C'est l'exemple de Vans.

Ce format s’est montré plus attractif que les autres. Le but est d’accroitre les interactions entre une marque et une communauté.

Nous pouvons reprendre l'exemple de Facebook, bien que toutes ces méthodes soient utilisées par les autres plateformes ou réseaux sociaux. 

Le réseau de Marc Zuckerberg n'a pas fini d'innover en termes de ciblage publicitaire en se basant sur toutes les données récupérées par les méthodes décrites ci-dessus.

Il est très simple pour un annonceur de cibler ses publicités sur le réseau social. Après avoir choisi un objectif de campagne et le budget qu'il veut allouer, la prochaine étape consiste en un ciblage du public. Ce dernier est tout d'abord général et il faut définir la localisation, l'âge, le sexe et la langue du public souhaité. Puis, il est possible de détailler davantage en indiquant les données démographiques, centres d’intérêt et comportements des utilisateurs ciblés. On peut également exclure des parties du public. De nombreux sites internet détaillent les mécanismes et donnent des conseils.

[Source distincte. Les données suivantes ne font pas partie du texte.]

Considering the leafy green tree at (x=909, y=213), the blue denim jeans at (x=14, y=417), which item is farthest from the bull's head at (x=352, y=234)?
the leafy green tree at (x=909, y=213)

C'est par exemple le cas du Guide complet 2020 de Hootsuite.

Les publicités ciblées peuvent être publiées sur une ou plusieurs plateformes (Facebook, Instagram, Messenger...) et à différents placements : fils d'actualité... stories... applications... Depuis, le 1er août 2019, Facebook a déposé un brevet décrivant en détail comment l'entreprise souhaite intégrer le ciblage publicitaire dans les conversations privées de son application de messagerie Messenger. Ainsi, un plug-in permettrait aux annonceurs d’utiliser différentes données telles que la géolocalisation ou le contenu même des conversation des utilisateurs pour mieux cibler leurs publicités.  

Enfin, les publicités ciblées peuvent prendre différentes formes: images, vidéos, animations, carrousel...

Cliquer sur une de ces publicités, s’arrêter pour les regarder, répondre au sondage… tous ces actes pourraient être interprétés comme un intérêt de l’internaute.

 

Mais qu’en est-il donc de nos données concernant ces « intérêts », des représentations de notre visage, etc. ?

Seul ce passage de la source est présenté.